Tuesday, March 07, 2006

More Puck

A.E. Housman's poem "To An Athlete Dying Young" is a good place to start today:

The time you won your town the race
We chaired you through the market-place;
Man and boy stood cheering by,
And home we brought you shoulder-high.

To-day, the road all runners come,
Shoulder-high we bring you home,
And set you at your threshold down,
Townsman of a stiller town.

Smart lad, to slip betimes away
From fields were glory does not stay
And early though the laurel grows
It withers quicker than the rose.

Eyes the shady night has shut
Cannot see the record cut,
And silence sounds no worse than cheers
After earth has stopped the ears:

Now you will not swell the rout
Of lads that wore their honours out,
Runners whom renown outran
And the name died before the man.

So set, before its echoes fade,
The fleet foot on the sill of shade,
And hold to the low lintel up
The still-defended challenge-cup.

And round that early-laurelled head
Will flock to gaze the strengthless dead,
And find unwithered on its curls
The garland briefer than a girl's.

Puck lived long enough to avoid the fate of the Shropshire lad who is the subject of Housman's poem, and it is clear that his name will not die "before the man." In fact, his name will live on, not only in Minnesota but everywhere people who love baseball gather. One day on, it's not any easier to think that Puck is gone.

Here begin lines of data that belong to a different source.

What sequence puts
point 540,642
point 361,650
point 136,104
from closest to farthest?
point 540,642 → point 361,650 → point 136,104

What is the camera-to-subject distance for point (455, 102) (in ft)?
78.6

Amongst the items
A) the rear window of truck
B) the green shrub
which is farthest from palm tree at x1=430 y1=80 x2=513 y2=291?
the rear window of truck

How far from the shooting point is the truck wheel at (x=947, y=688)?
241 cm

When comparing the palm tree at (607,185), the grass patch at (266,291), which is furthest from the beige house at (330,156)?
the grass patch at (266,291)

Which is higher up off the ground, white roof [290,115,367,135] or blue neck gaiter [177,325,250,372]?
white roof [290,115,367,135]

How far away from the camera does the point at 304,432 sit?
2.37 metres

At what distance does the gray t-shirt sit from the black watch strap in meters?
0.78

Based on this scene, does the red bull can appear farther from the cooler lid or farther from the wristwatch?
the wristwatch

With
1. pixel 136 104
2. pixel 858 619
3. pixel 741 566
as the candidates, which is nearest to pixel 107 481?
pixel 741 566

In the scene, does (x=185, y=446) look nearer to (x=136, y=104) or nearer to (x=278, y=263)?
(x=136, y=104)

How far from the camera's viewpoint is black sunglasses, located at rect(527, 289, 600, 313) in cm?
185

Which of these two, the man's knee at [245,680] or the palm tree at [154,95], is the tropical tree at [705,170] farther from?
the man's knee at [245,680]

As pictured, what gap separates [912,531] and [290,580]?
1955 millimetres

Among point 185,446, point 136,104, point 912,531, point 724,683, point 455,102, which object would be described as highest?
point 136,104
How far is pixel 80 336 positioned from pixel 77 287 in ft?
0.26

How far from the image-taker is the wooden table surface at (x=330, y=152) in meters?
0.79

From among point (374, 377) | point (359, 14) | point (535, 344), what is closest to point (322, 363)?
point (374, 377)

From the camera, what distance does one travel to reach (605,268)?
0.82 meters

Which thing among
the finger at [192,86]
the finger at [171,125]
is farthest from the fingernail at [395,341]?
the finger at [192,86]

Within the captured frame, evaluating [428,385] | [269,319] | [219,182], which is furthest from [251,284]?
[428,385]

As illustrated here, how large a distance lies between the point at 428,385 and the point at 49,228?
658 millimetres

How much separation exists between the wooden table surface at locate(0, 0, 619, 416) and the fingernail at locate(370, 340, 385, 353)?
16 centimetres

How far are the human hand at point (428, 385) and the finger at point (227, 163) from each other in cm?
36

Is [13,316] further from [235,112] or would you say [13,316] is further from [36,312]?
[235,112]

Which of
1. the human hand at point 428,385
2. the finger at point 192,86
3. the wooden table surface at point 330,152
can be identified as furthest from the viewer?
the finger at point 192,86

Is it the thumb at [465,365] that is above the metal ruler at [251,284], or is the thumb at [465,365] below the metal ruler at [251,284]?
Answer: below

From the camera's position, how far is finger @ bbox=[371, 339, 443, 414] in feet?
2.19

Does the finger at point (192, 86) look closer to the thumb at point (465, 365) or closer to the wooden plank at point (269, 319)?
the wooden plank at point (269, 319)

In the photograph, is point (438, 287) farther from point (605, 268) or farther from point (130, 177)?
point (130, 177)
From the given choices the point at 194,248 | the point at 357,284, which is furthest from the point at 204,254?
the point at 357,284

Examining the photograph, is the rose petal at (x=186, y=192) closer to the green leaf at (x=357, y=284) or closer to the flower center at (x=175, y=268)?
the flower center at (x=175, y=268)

The tributes and enconia are everywhere - be sure to read both Star Tribune sports columnists (Jim Souhan and Patrick Reusse), both with deeply useful meditations on Puckett's too-brief life and legacy. We pass quickly over the past few years, post-Cooperstown, when it all seemed to go so wrong for Puck. If you want the details, Frank Deford's merciless 2003 SI piece is still out there on the internet, but you don't really want to know. Not today, at least.

Early though the laurel grows, it withers quicker than the rose.

In our increasingly impatient, iconoclastic world, heroes are hard to find. But maybe heroes aren't what we need so much as we need humans, with all their imperfections, their appetites and their dreams. It takes a big dream to get from the projects of Chicago to the Hall of Fame. Puck's greatest legacy may be that he had the wit and imagination to find a role that was well beyond what anyone might have expected - not baseball player, but purveyor of joy.